» DATA FOR PROCESSING

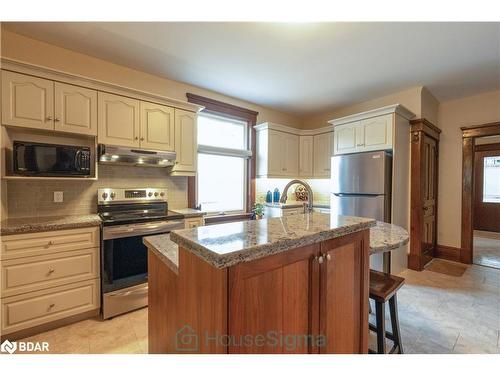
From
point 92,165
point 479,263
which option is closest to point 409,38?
point 92,165

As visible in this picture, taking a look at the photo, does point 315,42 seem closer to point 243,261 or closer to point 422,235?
point 243,261

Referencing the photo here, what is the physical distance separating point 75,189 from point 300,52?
284 centimetres

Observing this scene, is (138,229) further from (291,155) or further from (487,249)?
(487,249)

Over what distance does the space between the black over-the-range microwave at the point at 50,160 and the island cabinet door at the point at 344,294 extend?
2.42 meters


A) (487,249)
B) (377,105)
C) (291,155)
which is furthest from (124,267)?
(487,249)

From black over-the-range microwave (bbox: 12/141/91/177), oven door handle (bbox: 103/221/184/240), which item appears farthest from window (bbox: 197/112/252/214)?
black over-the-range microwave (bbox: 12/141/91/177)

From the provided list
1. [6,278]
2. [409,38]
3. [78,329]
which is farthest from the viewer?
[409,38]

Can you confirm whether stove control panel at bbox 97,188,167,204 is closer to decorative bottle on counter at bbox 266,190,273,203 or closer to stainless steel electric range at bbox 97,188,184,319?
stainless steel electric range at bbox 97,188,184,319

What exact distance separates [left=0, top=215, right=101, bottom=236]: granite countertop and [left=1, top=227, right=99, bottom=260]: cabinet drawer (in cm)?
4

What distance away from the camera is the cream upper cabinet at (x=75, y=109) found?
223 centimetres

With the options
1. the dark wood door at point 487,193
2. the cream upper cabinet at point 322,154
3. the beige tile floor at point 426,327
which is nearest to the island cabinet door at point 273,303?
the beige tile floor at point 426,327

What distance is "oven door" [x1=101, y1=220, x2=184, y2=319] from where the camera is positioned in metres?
2.27
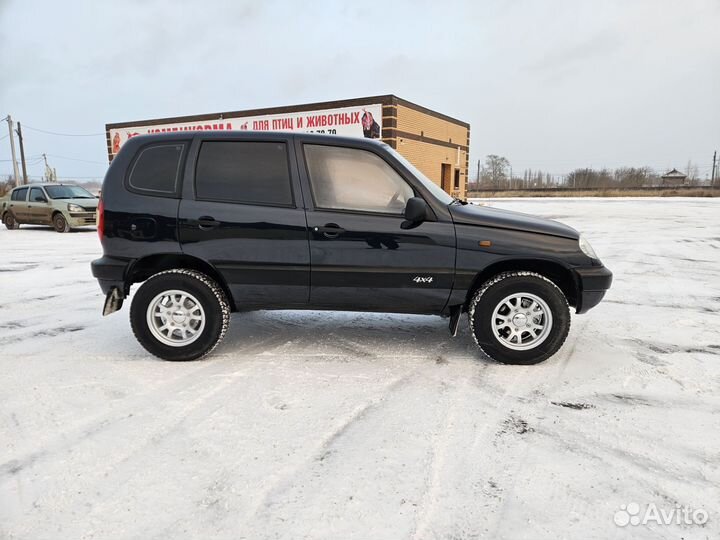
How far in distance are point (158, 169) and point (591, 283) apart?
12.0ft

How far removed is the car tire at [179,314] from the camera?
3.84 m

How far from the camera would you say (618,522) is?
2051 millimetres

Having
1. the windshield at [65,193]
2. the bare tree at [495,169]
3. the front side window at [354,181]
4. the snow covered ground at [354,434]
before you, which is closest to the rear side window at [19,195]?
the windshield at [65,193]

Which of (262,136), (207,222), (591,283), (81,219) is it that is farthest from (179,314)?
(81,219)

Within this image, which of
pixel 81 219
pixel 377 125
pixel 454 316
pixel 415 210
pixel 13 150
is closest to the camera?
pixel 415 210

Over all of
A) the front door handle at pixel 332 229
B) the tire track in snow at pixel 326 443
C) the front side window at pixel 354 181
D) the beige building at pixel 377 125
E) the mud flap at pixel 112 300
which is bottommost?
the tire track in snow at pixel 326 443

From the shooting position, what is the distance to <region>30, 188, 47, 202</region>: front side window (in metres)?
15.2

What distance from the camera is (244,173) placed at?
3869mm

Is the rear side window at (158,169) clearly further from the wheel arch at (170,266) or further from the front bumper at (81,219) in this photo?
the front bumper at (81,219)

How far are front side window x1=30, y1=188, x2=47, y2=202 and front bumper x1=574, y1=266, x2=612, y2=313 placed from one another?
16.6m

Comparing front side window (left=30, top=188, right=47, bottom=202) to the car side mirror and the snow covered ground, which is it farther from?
the car side mirror

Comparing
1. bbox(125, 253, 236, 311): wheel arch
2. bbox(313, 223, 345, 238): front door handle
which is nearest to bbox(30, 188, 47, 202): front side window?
bbox(125, 253, 236, 311): wheel arch

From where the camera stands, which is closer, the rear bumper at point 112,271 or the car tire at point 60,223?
the rear bumper at point 112,271

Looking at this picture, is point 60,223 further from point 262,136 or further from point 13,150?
point 13,150
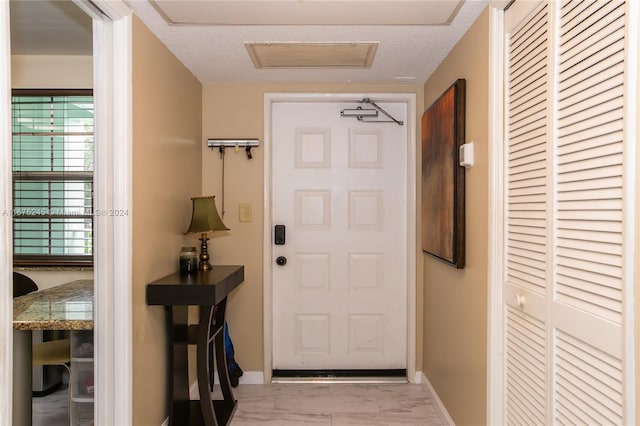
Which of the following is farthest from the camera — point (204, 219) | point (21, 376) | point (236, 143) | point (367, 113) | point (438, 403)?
point (367, 113)

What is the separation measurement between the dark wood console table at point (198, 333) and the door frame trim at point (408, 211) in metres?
0.50

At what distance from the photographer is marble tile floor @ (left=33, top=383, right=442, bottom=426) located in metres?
2.83

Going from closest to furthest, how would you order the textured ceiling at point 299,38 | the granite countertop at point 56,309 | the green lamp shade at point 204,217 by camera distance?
the granite countertop at point 56,309, the textured ceiling at point 299,38, the green lamp shade at point 204,217

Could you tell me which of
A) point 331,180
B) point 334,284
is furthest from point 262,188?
point 334,284

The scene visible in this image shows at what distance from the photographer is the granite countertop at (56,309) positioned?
191cm

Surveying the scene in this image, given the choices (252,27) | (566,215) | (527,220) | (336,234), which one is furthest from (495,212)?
(336,234)

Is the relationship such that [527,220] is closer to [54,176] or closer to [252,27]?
[252,27]

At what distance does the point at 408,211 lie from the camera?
137 inches

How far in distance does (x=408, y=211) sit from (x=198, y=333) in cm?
173

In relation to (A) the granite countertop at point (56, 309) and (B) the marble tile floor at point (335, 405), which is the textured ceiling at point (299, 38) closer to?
(A) the granite countertop at point (56, 309)

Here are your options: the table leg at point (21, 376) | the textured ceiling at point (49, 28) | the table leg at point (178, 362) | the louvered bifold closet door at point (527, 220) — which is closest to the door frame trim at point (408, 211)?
the table leg at point (178, 362)

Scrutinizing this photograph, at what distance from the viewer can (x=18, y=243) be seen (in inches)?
89.5

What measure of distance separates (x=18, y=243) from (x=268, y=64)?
1.72 metres

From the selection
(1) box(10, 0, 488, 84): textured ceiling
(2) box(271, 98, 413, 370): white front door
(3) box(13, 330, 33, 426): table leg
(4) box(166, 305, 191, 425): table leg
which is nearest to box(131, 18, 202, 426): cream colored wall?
(4) box(166, 305, 191, 425): table leg
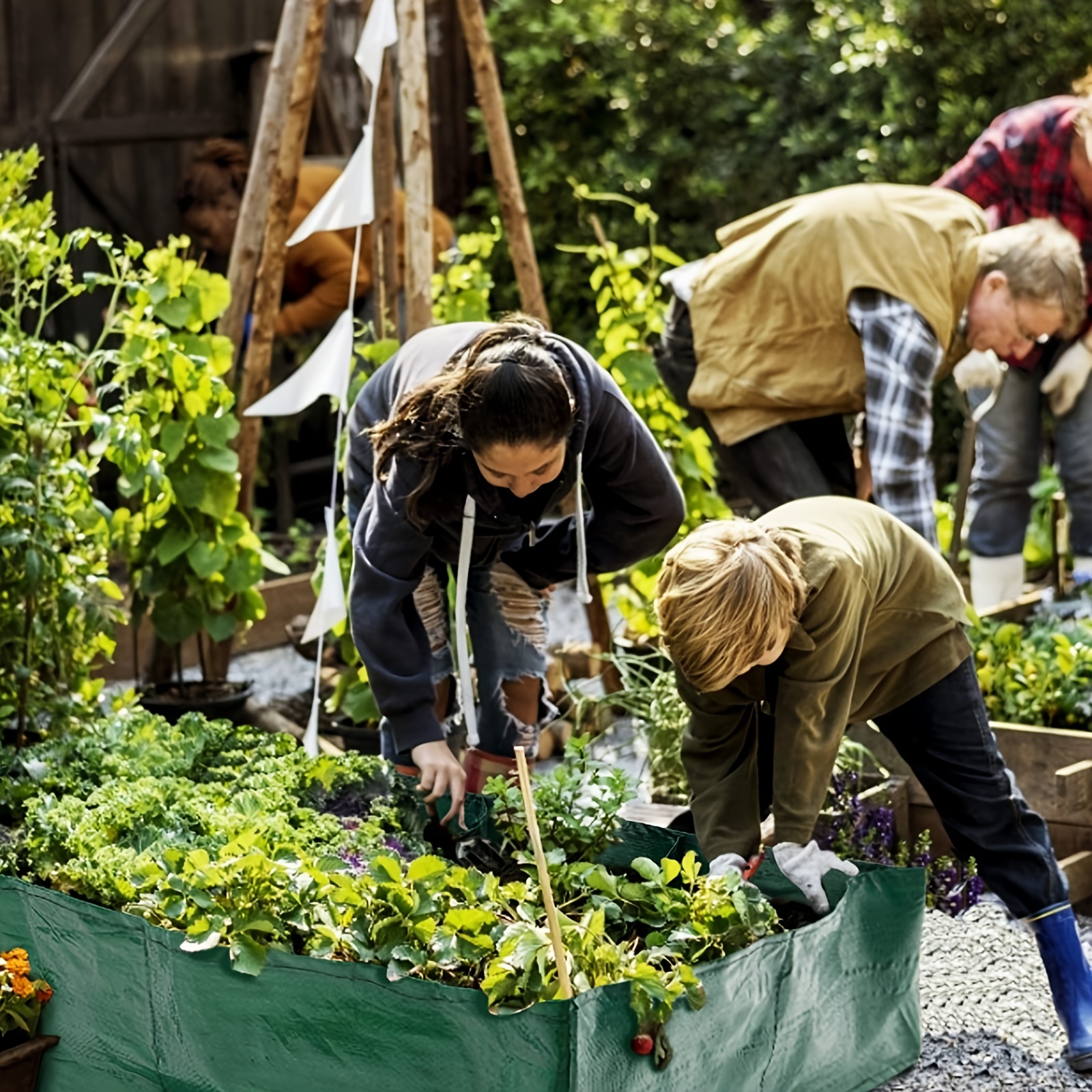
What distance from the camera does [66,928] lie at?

» STATED EXERCISE
Render the entries as a Markdown table with the columns Row and Entry line, starting at the first line of the entries and ending at the line containing "284 centimetres". Leave out the blank lines and the pictures.

» COMPLETE ANSWER
| Row | Entry line |
|---|---|
| 1 | From |
| 2 | point 92,165 |
| 3 | point 479,263 |
| 4 | which option is closest to point 409,38? |
| 5 | point 92,165 |
| 6 | As visible in this picture, taking a look at the photo, does point 315,42 seem closer to point 243,261 or closer to point 422,235? |
| 7 | point 243,261 |
| 8 | Referencing the photo here, what is the physical distance separating point 75,189 from point 300,52? |
| 9 | 284 centimetres |